Banyak orang setelah bertakbiran malam hari, paginya berdatangan ke masjid- masjid atau tanah lapang untuk melaksanakan shalat idul fitri. Shalat yang hanya ada satu tahun sekali pada setiap tanggal 1 Syawal ini banyak diikuti oleh umat Islam. Pesertanya bukan hanya mereka yang taat beribadah menjalani puasa Ramadhan, tetapi diikuti pula oleh mereka yang tidak berpuasa bahkan oleh mereka yang sering meninggalkan shalat alias “Islam KTP”. Pada hal kelompok mereka seperti ini meskipun datang ke tempat shalat idul fitri dengan pakaian serba baru malah duduknya di barisan (shaf) paling depan, sesungguhnya mereka itu bukan merayakan idul fitri melainkan hanya ikut berlebaran. Beridulfitri adalah perayaan yang diikuti oleh mereka yang telah bertobat selama menjalani ibadah puasa dan ibadah lainnya sepanjang bulan Ramadhan, dirinya yakin taobat (istigfarnya) diterima Allah swt, mereka kembali kepada kesucian (idul fitri) maka dirayakan dengan penuh suka cita di hari raya idul fitri.
Kebahagiaan hakiki adalah mana kala bisa membahagiakan orang lain
Setelah satu bulan penuh kita menunaikan ibadah puasa dan atas karunia Allah swt, pada hari raya idul fitri selayaknya kita rayakan dengan penuh suka cita, maka sudah sepantasnya pada hari yang bahagia ini kita bergembira, merayakan sebuah momentum kemenangan dan kebahagiaan berkat limpahan rahmat dan maghfiroh Allah swt. Ketika idul fitri kita rayakan, jangan hanya merasakan kebahagiaan yang semu, tetapi raihlah kebahagiaan yang hakiki. Kebahagiaan yang semu adalah ketika kebahagiaan kita rasakan karena kita mengenakan pakaian serba baru, menghidangkan makanan serba lezat, memiliki perabot rumah tangga serba cantik, menghiasi rumah dengan warna cat serba indah, ketika kita mudik membawa kendaraan baru meskipun masih kredit, Itu semua kebahagiaan yang semu. Kebahagiaan yang hakiki adalah kita berbahagia ketika kita bisa membahagiakan orang lain. Betapa bahagianya jiwa kita, ketika kita merayakan idul fitri sudah membelikan pakaian baru untuk kedua orang tua kita, Betapa bahagianya perasaan kita. ketika kita merayakan idul fitri sudah membelikan daging, opor ayam, ketupat dan aneka makanan untuk mertua kita. Betapa bahagianya diri kita, ketika kita merayakan idul fitri sudah berbagi dengan anak yatim disekeliling kita, sudah memberi sedekah dengan kaum du’afa, janda miskin yang ada disekitar kita. Itulah kebahagiaan yang hakiki di hari nan fitri. Sedekah yang utama adalah kepada kaum kerabat, lalu kepada anak yatim baru kepada fakir miskin, Firman Allah swt. QS Al- Isra : 26 Artinya : “Dan berikanlah haknya (sedekah) kepada kerabat dekat, kepada orang miskin dan orang yang dalam perjalanan, janganlah menghambur hamburkan hartamu secara boros”.

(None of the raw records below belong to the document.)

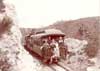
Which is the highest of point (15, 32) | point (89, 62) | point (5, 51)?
point (15, 32)

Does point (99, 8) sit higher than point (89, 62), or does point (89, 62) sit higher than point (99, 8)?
point (99, 8)

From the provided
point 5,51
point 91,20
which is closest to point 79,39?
point 91,20

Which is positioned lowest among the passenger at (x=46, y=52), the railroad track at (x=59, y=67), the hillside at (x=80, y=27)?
the railroad track at (x=59, y=67)

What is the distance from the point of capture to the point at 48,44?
7.01 feet

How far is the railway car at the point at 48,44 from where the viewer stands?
83.1 inches

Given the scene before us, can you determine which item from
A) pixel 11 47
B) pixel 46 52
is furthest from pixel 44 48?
pixel 11 47

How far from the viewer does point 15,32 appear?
2102mm

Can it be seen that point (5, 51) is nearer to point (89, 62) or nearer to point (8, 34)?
point (8, 34)

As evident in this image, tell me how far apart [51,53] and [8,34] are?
0.34 meters

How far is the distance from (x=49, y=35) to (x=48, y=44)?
7cm

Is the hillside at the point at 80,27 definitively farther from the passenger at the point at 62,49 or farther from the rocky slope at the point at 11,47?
the rocky slope at the point at 11,47

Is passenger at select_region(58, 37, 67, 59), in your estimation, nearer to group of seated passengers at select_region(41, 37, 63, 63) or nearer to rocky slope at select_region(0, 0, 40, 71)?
group of seated passengers at select_region(41, 37, 63, 63)

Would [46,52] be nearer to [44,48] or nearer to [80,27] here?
[44,48]

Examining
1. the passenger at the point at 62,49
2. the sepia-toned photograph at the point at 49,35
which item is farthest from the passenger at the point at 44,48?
the passenger at the point at 62,49
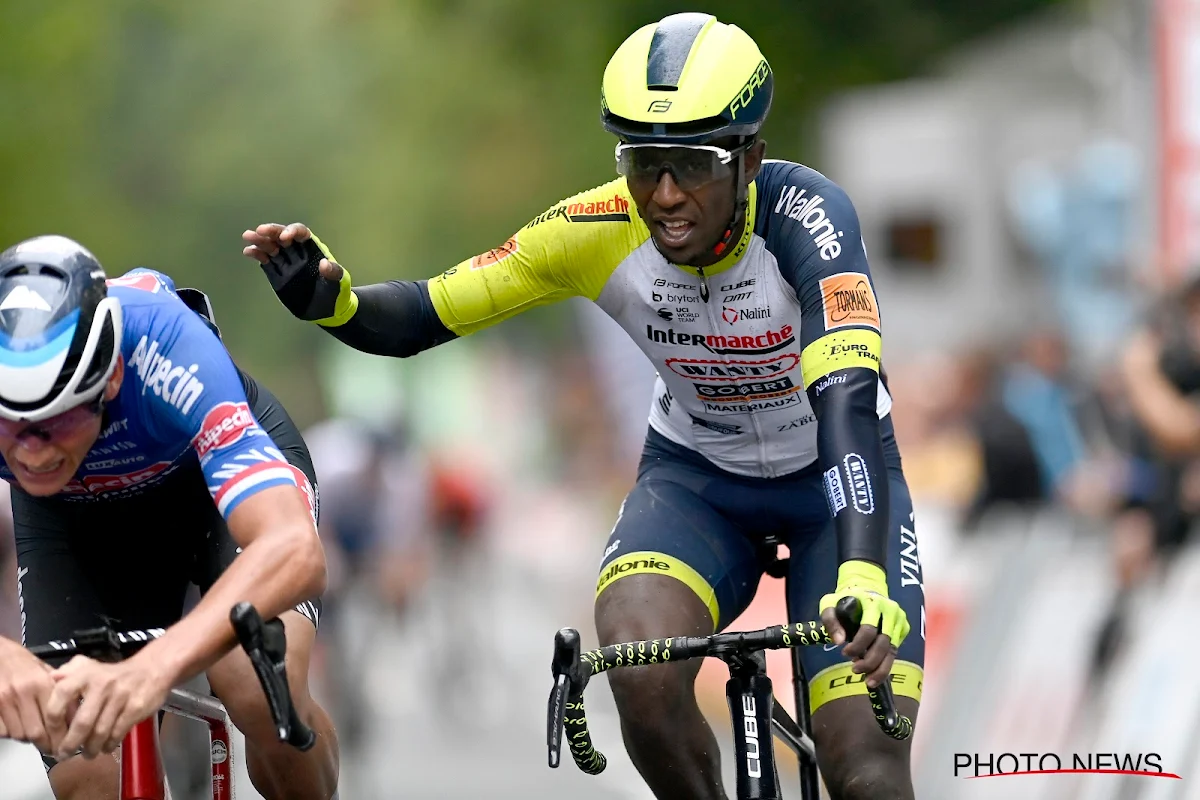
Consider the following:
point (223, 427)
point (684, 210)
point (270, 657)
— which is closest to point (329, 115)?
point (684, 210)

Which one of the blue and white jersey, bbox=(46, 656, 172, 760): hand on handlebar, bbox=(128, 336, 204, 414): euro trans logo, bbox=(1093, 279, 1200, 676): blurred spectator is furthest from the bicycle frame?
bbox=(1093, 279, 1200, 676): blurred spectator

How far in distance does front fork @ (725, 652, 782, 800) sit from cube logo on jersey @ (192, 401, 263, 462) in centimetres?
134

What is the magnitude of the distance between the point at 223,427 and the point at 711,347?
1537mm

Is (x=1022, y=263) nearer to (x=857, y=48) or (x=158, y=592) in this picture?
(x=857, y=48)

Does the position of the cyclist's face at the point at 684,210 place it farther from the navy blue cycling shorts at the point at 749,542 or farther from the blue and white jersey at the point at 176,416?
the blue and white jersey at the point at 176,416

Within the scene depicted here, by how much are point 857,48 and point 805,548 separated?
22.9 meters

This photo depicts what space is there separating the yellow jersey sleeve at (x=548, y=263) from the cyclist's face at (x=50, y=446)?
1388 mm

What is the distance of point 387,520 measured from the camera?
16906 mm

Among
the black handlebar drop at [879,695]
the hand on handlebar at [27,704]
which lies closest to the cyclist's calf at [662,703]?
the black handlebar drop at [879,695]

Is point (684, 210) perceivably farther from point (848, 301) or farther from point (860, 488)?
point (860, 488)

Sungguh teramat ironis, ketika anak-anak kita bergembira dengan pakaian serba baru, makanan serba lezat, uang baru untuk jajan disakunya sangat banyak, sementara disampingnya ada anak yatim yang tidak mendapatkan kebahagian apa-apa karena ia tidak lagi punya ayah bunda, ia tidak punya apa-apa, pakaian yang ia kenakan, makanan yang ia makan karena adanya belas kasih dari orang lain. Maka termasuklah kita mendustakan agama apabila perhatian dan santunan kepada mereka kita abaikan. Ingin bahagia maka bahagiakan pula anak yatim disekitar kita.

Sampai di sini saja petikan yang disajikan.